L’autre versant de la colline descendait jusqu’à l’autoroute, à trois cents mètres environ des ruines, et on entendait le grondement sourd des voitures. La ferme avait été abandonnée justement en raison de la construction de l’autoroute qui avait pris une bonne partie des terres.
L’agriculteur qui travaillait le reste de la propriété avait montré à Axel où garer son véhicule puis comment rejoindre les ruines en suivant la clôture de l’autoroute. Il lui avait dit aussi qu’il n’était pas le premier à venir prospecter l’endroit : deux prospecteurs du village voisin étaient venus à plusieurs reprises, mais n’avaient pas reparu depuis quatre ou cinq ans.
Axel accrocha son sac à dos à un piton de fer qui dépassait d’un bout de mur, sortit le Déus, les gants, le piochon, la télécommande et le casque, et commença à prospecter.
Le terrain avait été labouré et hersé au plus près des ruines, et toute une bordure d’une dizaine de mètres laissait apparaitre des bouts de briques, de tuiles, des restes de plâtre, de béton, de vaisselle, de casseroles ou de seaux écrasés, des tiges de fer, des outils de jardin cassés…
Axel s’éloigna vite de cette zone trop polluée. Il commença par la pente côté autoroute, sillon après sillon, en allant jusqu’au grillage de l’autoroute et en remontant en se décalant vers la droite. Sur le haut de la colline, il y avait bien sûr beaucoup de ferreux, même assez loin des ruines, mais Axel eut quand même la surprise de trouver rapidement une ampoule de pèlerin en plomb : oh certes éclatée et déformée par un outil, mais on voyait très bien un écu couvrant un côté avec trois belles fleurs de lys… Puis il trouva un mystérieux plomb de scellé, très ancien vu la couleur prise par le plomb : il distingua deux épis de blé, les lettres « oches » dans un médaillon central… l’autre face était trop usée et rayée pour en tirer quelque chose. Puis il tomba sur plusieurs douilles de pistolets, assez groupées : une dizaine de douilles de 11,43 marquées « 45 auto », et une bonne trentaine de douilles de 9 mm, certaines marquées « SF82 », d’autres avec les quatre codes en croix habituels des marquages allemands.

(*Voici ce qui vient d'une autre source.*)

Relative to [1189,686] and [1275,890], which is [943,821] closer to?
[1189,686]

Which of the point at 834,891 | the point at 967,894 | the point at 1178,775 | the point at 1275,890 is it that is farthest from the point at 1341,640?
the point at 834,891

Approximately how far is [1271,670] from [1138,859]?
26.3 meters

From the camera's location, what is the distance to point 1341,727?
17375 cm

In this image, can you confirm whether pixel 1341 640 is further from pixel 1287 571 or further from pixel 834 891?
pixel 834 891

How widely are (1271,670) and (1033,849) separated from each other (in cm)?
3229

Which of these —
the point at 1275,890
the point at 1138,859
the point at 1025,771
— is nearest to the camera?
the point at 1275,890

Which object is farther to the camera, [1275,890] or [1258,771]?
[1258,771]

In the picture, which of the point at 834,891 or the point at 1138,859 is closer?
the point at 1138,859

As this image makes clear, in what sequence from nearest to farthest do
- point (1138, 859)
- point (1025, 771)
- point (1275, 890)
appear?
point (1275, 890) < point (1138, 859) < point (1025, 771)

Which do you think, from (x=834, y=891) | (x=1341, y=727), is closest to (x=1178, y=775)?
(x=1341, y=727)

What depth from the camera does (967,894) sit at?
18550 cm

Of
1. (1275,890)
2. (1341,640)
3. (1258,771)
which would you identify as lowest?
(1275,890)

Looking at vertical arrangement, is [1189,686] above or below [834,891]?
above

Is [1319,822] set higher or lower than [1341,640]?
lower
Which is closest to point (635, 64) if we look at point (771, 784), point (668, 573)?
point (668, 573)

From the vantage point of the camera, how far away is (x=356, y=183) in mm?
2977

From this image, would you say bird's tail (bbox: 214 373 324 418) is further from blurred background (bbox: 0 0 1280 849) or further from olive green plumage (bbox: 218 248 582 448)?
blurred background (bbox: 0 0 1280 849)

Des maquisards devaient avoir habité la ferme et avaient tiré quelques rafales de Sten ou de Schmeisser de prise et plusieurs cartouches avec un Colt 45 de parachutage pour s’entrainer… Toutes les armes n’avaient pas été rendues à la Libération : peut-être que celles qui avaient tiré ces cartouches étaient encore enterrées ici dans quelque cache… Axel trouva aussi un petit bouton de maillechort marqué : « équipement militaire ».
Puis ce fut une petite croix de chapelet, un anneau de cuivre, et une première pièce de monnaie, en mauvais argent, malheureusement fendue et trop usée pour l’identifier : on distinguait seulement une petite couronne, et une croix avec quelques lettres, dont un « do » (peut-être de la formule habituelle sit nomen Domini benedictus ?).
Toujours une multitude de ferreux, et divers objets de cuivre : deux boucles médiévales, un ardillon, un tout petit anneau, un pelte, des pendants de décor, et une bague dont le chaton portait en creux ce qui semblait être un visage tourné à droite : peut-être une bague-sceau ?
A quelques mètres de la clôture de l’autoroute, il trouva un double tournois, puis un autre presqu’à côté. Il savait que les double tournois* sont aux prospecteurs ce que les poissons-chats sont aux pêcheurs : c’est laid, c’est bon à rien, il y en a partout, on peut même pas les rejeter, personne n’en veut, ça fait perdre du temps… leur seul intérêt, c’est leur rôle de marqueur : s’il y a du poisson-chat, c’est que l’eau n’est pas (encore) trop polluée, et il peut y avoir d’autres poissons… Pour le double tournois, c’est pareil : c’est un marqueur, juste bon à signaler l’ancienneté de fréquentation du coin et laisser espérer la trouvaille de monnaies plus raisonnables.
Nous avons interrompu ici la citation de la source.